Does there exist neutron stars which are very close to getting an event horizon?

Does this "neutron star horizon" cause time dilation, a zone from within of which movement is very slow in our frame of reference?

Could it for example be that the first light from a neutron star itself reaches us billions of years after the light of the supernova of the "classical" star which created the neutron star and its event-horizon like relativistic effects?

  • $\begingroup$ Well, maybe not the densest thing... en.wikipedia.org/wiki/Quark_star#Strange_stars but not really relevant here :) Good question, I think you mean dilation? $\endgroup$
    – Tim
    Commented May 20, 2015 at 6:59
  • $\begingroup$ Corrected the spelling. I still refrain from using the "proper form" which is dilatation because I don't want to sound like a shoemaker (i.e. a "snob") in a topic I don't know much about. Strange stars might exist within neutron stars. $\endgroup$
    – LocalFluff
    Commented May 20, 2015 at 7:10

1 Answer 1


A typical neutron star of $1.5M_{\odot}$ is thought to have a radius of around 8-10 km. This is only a factor of 2 larger than the Schwarzschild radius for a similar mass black hole.

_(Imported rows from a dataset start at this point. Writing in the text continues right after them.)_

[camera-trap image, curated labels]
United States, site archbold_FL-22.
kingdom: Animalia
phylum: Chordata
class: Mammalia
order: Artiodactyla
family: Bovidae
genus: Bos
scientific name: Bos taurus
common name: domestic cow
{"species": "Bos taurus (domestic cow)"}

We know that more massive neutron stars do exist. The current record holder is around $2M_{\odot}$. Most equations of state (the adopted relationship between pressure and density) for dense nuclear matter suggest that more massive neutron stars are smaller and therefore must be even closer in radius to the Schwarzschild radius.

So the premise of you question is basically correct. It is certainly true that when you deal with neutron star spectra you do have to apply significant general relativistic corrections to measured temperatures and the same corrections would need to be applied to any temporal variations.

Thus a time-variable signal from a neutron star surface will appear slower to an observer on Earth.

For the last part, I suspect that the scenario you propose is extremely unlikely. Rhoades & Ruffini (1974) first established that there must be a maximum mass for a neutron star under GR conditions, even if we allow the equation of state to harden to the point where the speed of sound is the speed of light. This maximum mass is around $3.2M_{\odot}$. This sets an upper limit to the possible value of $GM/Rc^{2} \leq 0.405$ (see p.261 of Shapiro & Teukolsky, Black holes, white dwarfs and neutron stars). This in turn sets an upper limit the possible gravitational redshift (and time dilation factor) of 2.29.

Beyond this point the neutron star is unstable and will collapse to become a black hole. In reality the limit is probably a bit tighter than that because most proposed equations of state result in neutron stars becoming unstable at finite densities and at masses quite a bit lower than $3.2M_{\odot}$.

So I think the most time dilation you are ever going to see from a neutron star surface is a factor of $\sim 2$.